Why do I need a 'strategy' for the emergency fund? Because I believe
in having backup plans! Just in case something goes wrong like you
can't get to the bank, you lose your debit/credit card, the internet
explodes, etc.
So I decided to do something like this:
- 6 months' expenses in a long-term account e.g. 3yr deposit postal account
- 1 month's salary in your current account as a backup (like one of the YNAB principles)
- household item replacement fund in a simple online savings account linked to your current (checking) account - this is where you save a bit to replace your kettle/oven/etc. in case it breaks
- credit card (e.g. 0%) that you don't use. Then if you have the emergency like you spilt water all over your tv, you can buy a new one on the credit card and pay it off with the household item replacement fund.
Of course, you may have contents insurance, but you just need to
be careful your premium wouldn't go up too much if you claimed a new
oven/tv etc. through the accidental damage coverage. I guess this is the
same as for minor car accidents, sometimes it's just cheaper to pay for
the repair, rather than claim it on the insurance as the premium could
jump horrendously.
There are a few sneaks you can do to make it easier too, such as use the kind of credit card that gives cashback/airmiles/tesco points/etc. as long as you pay it off every month. That way, you're essentially getting free money, or cash equivalents that you can use to put towards emergency funds or whatever else you want!

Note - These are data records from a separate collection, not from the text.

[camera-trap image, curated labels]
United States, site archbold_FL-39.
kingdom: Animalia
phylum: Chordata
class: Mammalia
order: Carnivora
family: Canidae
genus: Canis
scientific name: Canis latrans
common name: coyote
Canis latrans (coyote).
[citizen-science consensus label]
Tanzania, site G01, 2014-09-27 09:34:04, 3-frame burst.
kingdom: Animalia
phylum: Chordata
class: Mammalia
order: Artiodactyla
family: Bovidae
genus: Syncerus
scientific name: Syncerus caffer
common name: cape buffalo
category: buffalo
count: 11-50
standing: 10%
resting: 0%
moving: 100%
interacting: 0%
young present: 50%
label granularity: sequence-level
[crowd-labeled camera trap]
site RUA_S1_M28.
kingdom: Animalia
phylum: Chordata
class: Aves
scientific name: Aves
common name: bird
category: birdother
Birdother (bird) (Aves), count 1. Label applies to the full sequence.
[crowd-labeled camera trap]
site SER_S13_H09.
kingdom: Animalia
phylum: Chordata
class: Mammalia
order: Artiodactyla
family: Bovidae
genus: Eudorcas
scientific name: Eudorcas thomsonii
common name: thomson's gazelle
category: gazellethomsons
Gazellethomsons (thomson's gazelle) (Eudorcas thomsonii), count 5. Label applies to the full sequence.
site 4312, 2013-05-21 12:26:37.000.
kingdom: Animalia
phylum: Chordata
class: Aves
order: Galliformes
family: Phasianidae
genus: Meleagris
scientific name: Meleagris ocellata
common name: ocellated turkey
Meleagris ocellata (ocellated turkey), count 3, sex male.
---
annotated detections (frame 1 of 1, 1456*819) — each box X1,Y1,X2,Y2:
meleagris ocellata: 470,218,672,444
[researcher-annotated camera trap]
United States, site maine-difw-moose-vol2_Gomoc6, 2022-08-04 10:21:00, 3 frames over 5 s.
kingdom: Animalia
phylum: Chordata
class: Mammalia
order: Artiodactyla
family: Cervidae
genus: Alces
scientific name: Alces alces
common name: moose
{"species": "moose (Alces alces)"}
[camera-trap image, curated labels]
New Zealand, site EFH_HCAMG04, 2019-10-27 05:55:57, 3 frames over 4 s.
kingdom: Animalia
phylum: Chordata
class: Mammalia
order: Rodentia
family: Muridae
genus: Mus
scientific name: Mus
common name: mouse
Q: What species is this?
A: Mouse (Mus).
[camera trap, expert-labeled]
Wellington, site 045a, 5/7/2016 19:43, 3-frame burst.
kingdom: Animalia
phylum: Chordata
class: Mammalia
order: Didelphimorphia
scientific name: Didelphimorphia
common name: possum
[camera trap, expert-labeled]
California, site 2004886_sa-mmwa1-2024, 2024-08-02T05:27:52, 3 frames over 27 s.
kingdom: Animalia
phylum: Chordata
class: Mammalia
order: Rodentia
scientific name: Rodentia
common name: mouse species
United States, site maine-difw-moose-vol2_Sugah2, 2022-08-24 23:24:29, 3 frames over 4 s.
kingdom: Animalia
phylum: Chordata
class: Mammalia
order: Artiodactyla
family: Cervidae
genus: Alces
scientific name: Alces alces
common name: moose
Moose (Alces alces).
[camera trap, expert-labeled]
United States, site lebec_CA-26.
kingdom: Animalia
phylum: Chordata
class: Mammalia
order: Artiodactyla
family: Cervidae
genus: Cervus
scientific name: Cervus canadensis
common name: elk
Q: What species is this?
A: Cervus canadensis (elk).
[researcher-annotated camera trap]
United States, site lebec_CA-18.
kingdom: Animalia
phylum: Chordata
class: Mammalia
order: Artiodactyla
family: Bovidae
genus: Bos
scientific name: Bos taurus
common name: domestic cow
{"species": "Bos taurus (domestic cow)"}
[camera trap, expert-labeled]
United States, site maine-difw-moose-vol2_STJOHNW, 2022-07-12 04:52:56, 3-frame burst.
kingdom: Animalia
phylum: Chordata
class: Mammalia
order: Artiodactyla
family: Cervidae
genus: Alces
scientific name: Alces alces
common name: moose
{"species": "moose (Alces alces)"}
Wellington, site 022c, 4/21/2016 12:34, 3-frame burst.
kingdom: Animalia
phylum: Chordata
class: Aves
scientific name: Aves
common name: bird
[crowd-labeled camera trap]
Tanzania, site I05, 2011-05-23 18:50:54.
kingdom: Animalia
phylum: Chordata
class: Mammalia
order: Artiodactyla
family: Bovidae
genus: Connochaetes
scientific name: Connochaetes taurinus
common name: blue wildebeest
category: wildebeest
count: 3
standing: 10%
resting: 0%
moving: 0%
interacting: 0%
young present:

You may be thinking: "Hmmm, that's a lot of cash lying around that could be invested". Well, yes it is a fair bit, but that is because only one of us is working right now, and we have a young child, so we don't want to take any chances. Plus, he's trying to walk right now, so I foresee potential broken TVs and the like, hence the desire for household item replacement fund! Everybody's situation is different. If I were single and childless, I would just have 3 months'+ of emergency fund, the backup 1 months' salary, and the rest I'd just add to value/dividend growth investments.
Clearly, if you can't get inflation-beating returns, then it also may not be worth it, but in our case we managed to get an account that pays RPI (usually the higher of the two inflation measures) plus 0.5%, so we are guaranteed to be ahead of inflation. If you cannot get something like this, then you may be better off keeping an unused credit card and putting the rest into dividend growth stocks.
The other advantage of having a replacement item fund for us in particular, is that most stuff in our house is at least ten years' old. We have been really lucky I suppose, but we do try to look after our stuff. The PC I'm writing on is 11 yrs old! I also have another one which is something like 13+ yrs old. I have just upgraded them as and when I could, e.g. by maxing out the RAM, like Lanny did, or getting a better HD, additional storage, etc.
Reminder: I am not a financial advisor, you should make your own decisions consulting a registered professional if needs be.